The hand that can hold the Knife has faced fire and not been consumed, has walked in Death and returned, a hand given strength beyond its ken. "It sounds pretty specific."
"Ilvarimel's hedaira did speak before her death. She spoke her A'nankhimel's name, and cursed me. The prophecy is simply noise." Each word was so bitter it was a wonder it didn't dye the air blue. "I suppose you will not believe me."
I don't know what to believe. My eyes snagged on the Knife's finials, clasping my hand. Revenge. Kill the bastard and stop him playing around with me.
But what then? Could I even imagine anything past that? If the gods smiled on me and I was lucky enough to kill Lucifer — by no means certain, even with Japh's help — what the hell would happen then?
There was Gabe's little girl in Saint City, playing in a House run by a sexwitch transvestite. I'd promised to raise her, to look after her and protect her.
I'd also promised to protect the demon crouched in the cargo hold, the child-demon who held bits of both me and Doreen in her genetic matrix. Who set me barking at trees in a way Lucas found so fucking amusing.
Who I would have killed for — or died for — atop that Paradisse tower. If Lucas or Vann had been human still, would I have slaughtered them in the name of keeping Eve safe?

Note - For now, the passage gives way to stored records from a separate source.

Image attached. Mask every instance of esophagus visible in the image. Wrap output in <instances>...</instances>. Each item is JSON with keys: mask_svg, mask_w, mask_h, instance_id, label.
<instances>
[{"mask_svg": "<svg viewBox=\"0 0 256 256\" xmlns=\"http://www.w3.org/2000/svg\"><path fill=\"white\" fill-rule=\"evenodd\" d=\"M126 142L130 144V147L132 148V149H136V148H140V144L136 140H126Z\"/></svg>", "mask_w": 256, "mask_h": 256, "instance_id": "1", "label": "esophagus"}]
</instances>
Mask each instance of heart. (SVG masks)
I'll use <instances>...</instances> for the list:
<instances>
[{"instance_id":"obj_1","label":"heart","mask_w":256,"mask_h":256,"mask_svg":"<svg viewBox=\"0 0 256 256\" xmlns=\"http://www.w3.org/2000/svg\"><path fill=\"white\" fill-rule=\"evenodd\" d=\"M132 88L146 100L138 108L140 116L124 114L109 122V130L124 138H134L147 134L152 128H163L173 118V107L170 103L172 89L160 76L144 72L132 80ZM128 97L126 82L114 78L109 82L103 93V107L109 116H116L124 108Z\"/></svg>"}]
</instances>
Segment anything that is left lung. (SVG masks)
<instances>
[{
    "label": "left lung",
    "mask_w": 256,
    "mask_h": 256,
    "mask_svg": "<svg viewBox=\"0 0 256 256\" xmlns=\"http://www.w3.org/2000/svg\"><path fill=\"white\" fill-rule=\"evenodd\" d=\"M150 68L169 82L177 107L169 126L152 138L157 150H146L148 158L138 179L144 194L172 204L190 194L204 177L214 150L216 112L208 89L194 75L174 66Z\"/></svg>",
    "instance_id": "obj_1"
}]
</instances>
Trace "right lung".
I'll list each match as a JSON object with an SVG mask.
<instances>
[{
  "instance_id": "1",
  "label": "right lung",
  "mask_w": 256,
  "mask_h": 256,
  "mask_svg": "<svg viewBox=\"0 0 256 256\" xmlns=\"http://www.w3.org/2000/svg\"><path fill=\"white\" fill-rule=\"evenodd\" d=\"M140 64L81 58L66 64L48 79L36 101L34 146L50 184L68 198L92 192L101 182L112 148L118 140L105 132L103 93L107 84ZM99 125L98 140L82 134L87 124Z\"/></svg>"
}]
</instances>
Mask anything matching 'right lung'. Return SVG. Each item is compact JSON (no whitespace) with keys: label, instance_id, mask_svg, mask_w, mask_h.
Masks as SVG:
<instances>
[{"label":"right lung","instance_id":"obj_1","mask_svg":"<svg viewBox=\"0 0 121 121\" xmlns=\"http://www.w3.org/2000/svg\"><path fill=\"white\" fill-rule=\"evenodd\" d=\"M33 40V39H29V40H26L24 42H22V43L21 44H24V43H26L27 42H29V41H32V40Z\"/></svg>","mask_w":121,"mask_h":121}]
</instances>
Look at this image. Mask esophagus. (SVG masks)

Who was I really trying to save? Eve, or myself?
My teacher's voice drifted out of a cracked memory vault. Compassion is not your strongest virtue, Danyo-chan.
I could not keep every promise I made. I'd broken my vow of vengeance on Gabe and Eddie's killers; I had left that faithless murdering sedayeen bitch alive. Because Anubis, my god, my patron, had asked.
More than that, though. Because she was incapable of fighting back, because she was a healer. Because I could not murder an unarmed woman and retain any tattered shard of my honor. Because I had lived my life with no shortage of killing and violence — but always directed at someone who deserved to die, by any standard. Someone who had chosen to fight without honor, broken the law, or attacked me first. It was who I was.
Or who I used to be. Who was I now? A Necromance who couldn't stand to face her god. A half-demon with a head full of reactive fumes, liquid fury in place of blood, and a weapon that could hopefully kill the Devil in my fist.
Nobody's ever tried this Knife on Lucifer. You don't know if it works or not.
Still, I had Japhrimel, didn't I? He had declared war on Lucifer. If I could believe him. If I could trust him to hand Eve over to Lucifer in one breath and rescue her with the next.
What then, Danny? What comes after this?
More lies and games? What would happen in Hell with Lucifer gone?
Kind of late to be thinking this over now, sunshine. The hover jolted a bit, steadied. Silence crackled, and when I blinked, returning to myself, I found Japhrimel had half-turned. He looked at me now, the silver threading his hair dappled with reflected light and his eyes burning holes in the artificial dusk left by the sealed portholes. The human darkness behind a screen of green fire sent another sharp bolt through me. Had he even paused before throwing himself off a high-rise after me?
Of course not. You know he didn't. Sounding disgusted with myself was turning into a full-time career by now. I set my jaw and lifted my chin. I also lifted the Knife slightly, but he didn't look at it. "I need a sheath for this. The old one won't fit."